Janis Joplin: pequenina e gigante

Assistir a Janis Joplin na sala escura, na telona, é conhecer os dilemas da cantora em alta voltagem. O documentário é linear, apresenta a trajetória da artista desde antes da fama até o desfecho trágico, embora anunciado.

Apesar de a fita se desenrolar em ordem cronológica, eu, espectadora, fiquei os cento e vinte minutos alimentando a ilusão de que sua história pudesse dar uma reviravolta e Janis Joplin optasse por voltar no tempo e não sucumbir à última viagem ao mundo das drogas, a que a levou pra eternidade.

Não raro, fazemos essa torcida inútil pelos grandes artistas.

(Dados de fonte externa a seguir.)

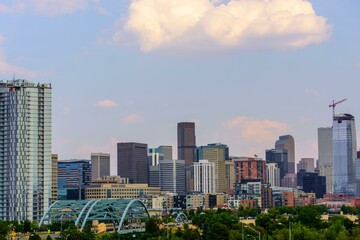 Fototapeta na wymiar 4K Image: Denver, Colorado Skyline Silhouetted at Dawn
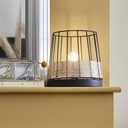 Lampe à poser Indah avec base en métal noir et abat-jour en rotin naturel - Dakar, Sénégal
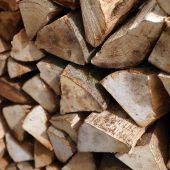 Große Preisunterschiede beim Scheitholz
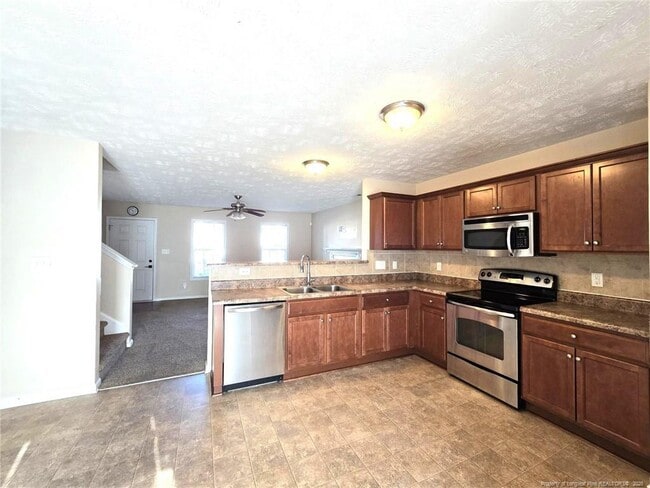 Building Photo - 5241 Goshawk Dr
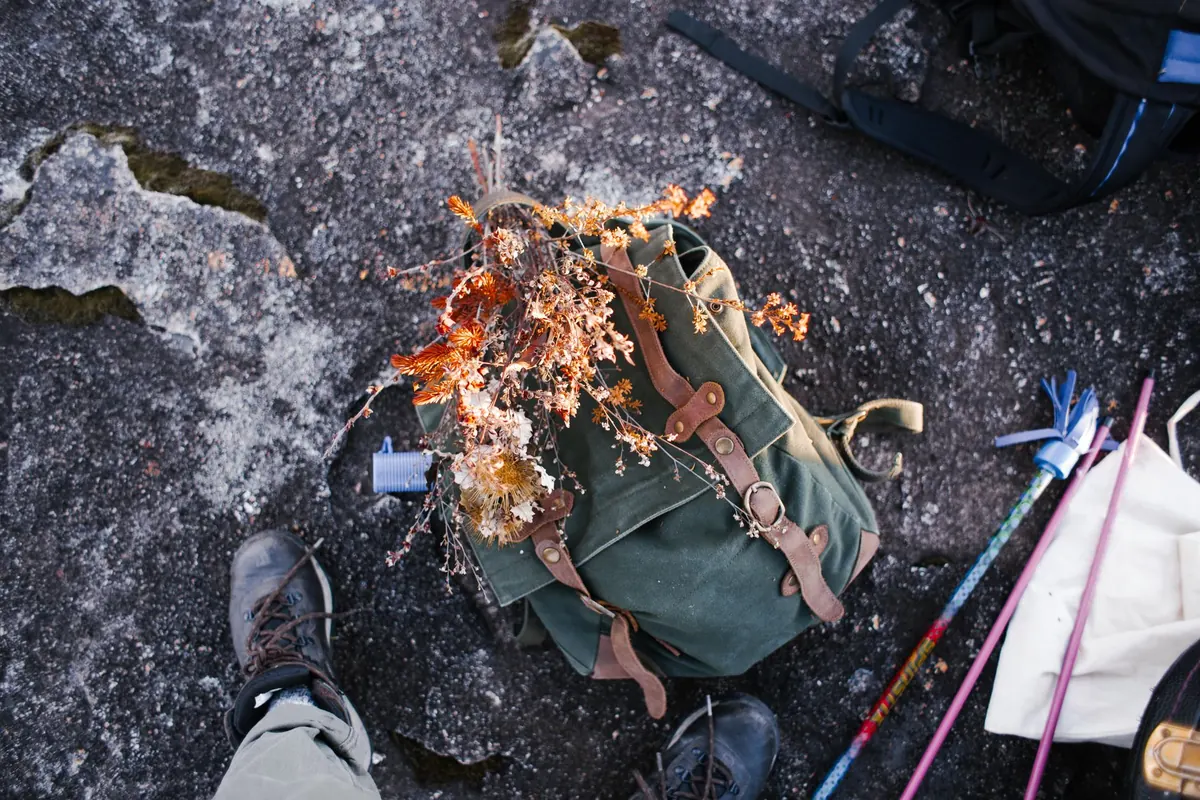 A Folly Visitor's Packing Checklist: Day-Trip Essentials for Ruins and Rural Sites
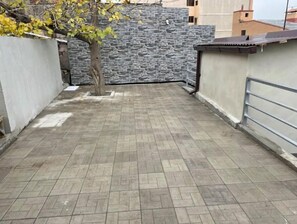 Property grounds - Antarayin Apart House (Yerevan)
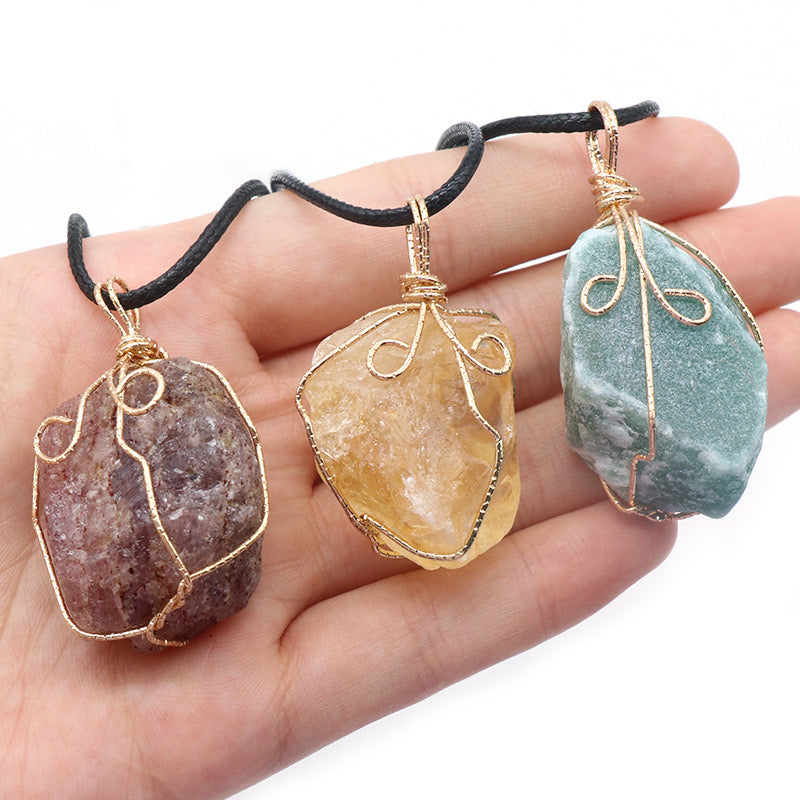 Reikicrystal Irregular Raw Stone Wire-Wrapped Pendant Necklace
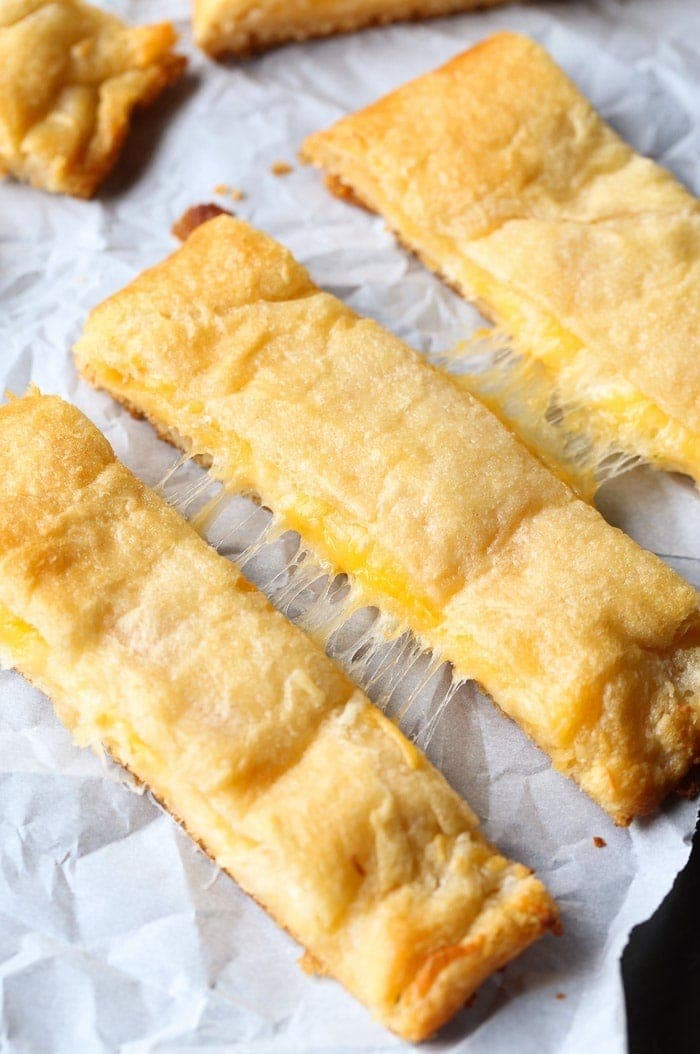 Easy Cheesy Breadsticks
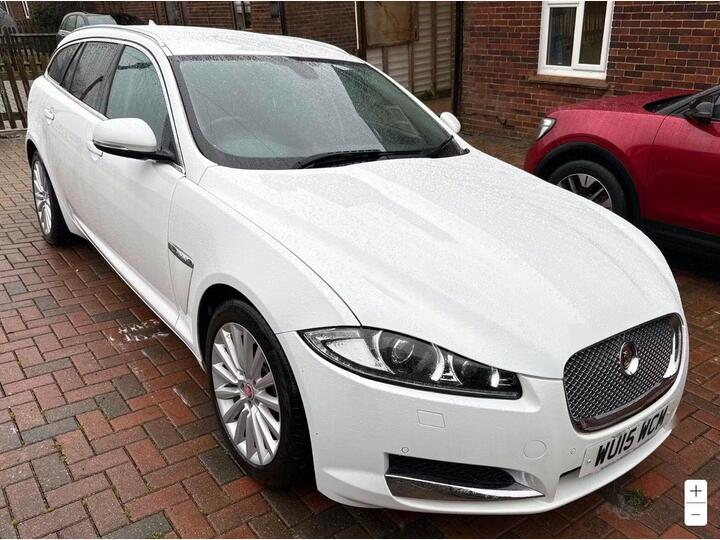 Jaguar XF 2.2d Luxury Sportbrake Auto Euro 5 (s/s) 5dr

Assistimos atônitos à partida de grandes nomes como Amy Whinehouse, estrela internacional, e também dos brazucas, Elis Regina, Cazuza e Cássia Eller.

Todos eles, assim como Janis Joplin, com um grande dilema diante da fama. O paradoxo de ter milhares de fãs como seguidores e a solidão de voltar pra casa sozinho.

Todos pagando um alto preço por não se enquadrarem nos padrões: gigantes nos palcos e pequeninos entre quatro paredes. Artistas vagando no labirinto da Alice no País da Solidão.